▸ **Recorded data**

**********

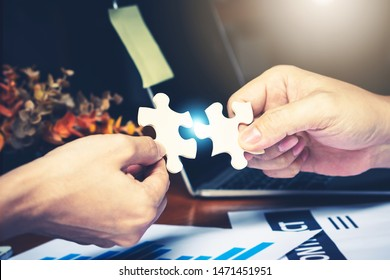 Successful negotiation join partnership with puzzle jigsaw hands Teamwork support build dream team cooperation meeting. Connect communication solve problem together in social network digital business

**********

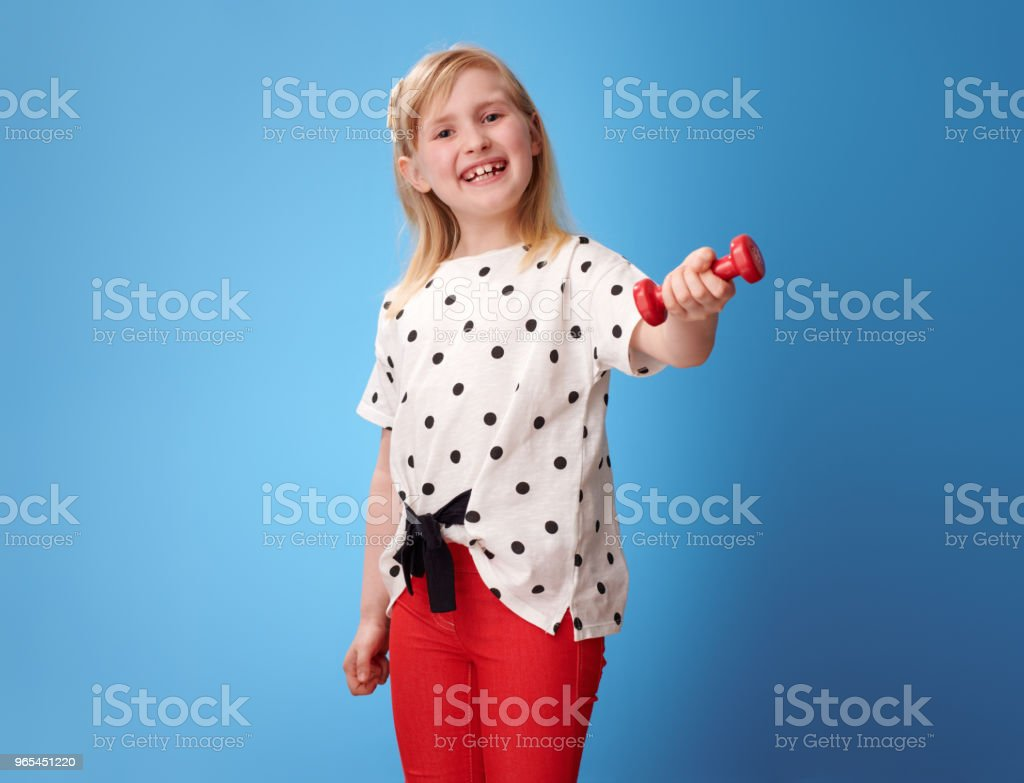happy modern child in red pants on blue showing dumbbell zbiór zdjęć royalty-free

**********

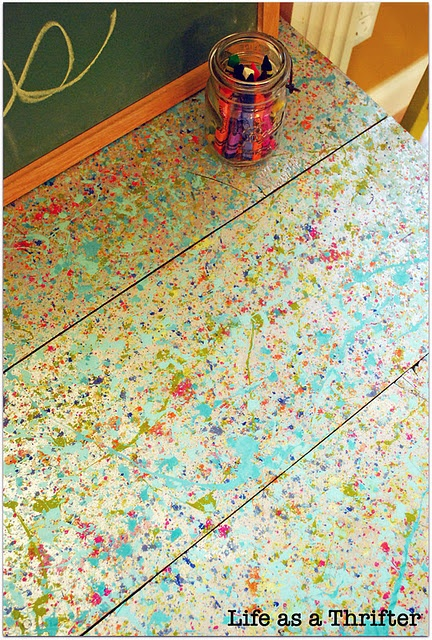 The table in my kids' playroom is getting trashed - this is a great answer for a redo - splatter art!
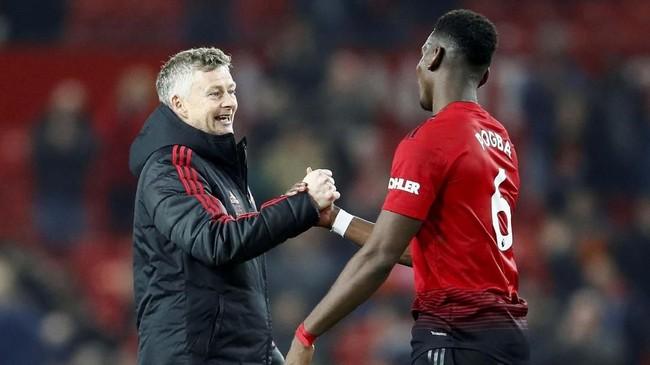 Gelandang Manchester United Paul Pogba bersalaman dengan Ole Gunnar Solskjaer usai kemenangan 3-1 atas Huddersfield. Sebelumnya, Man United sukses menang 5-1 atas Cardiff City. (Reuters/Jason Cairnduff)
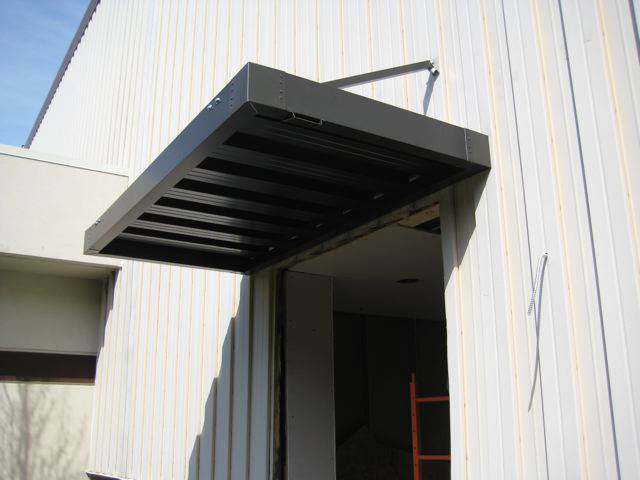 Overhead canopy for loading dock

**********

Please repeat, exactly as written, the lines in the records above, starting with the one that has "Gelandang Manchester United" and going on through the one that has "Overhead canopy for loading dock". Pictures are to be left out.

▸ **Answer to this task**
 Gelandang Manchester United Paul Pogba bersalaman dengan Ole Gunnar Solskjaer usai kemenangan 3-1 atas Huddersfield. Sebelumnya, Man United sukses menang 5-1 atas Cardiff City. (Reuters/Jason Cairnduff)
 Overhead canopy for loading dock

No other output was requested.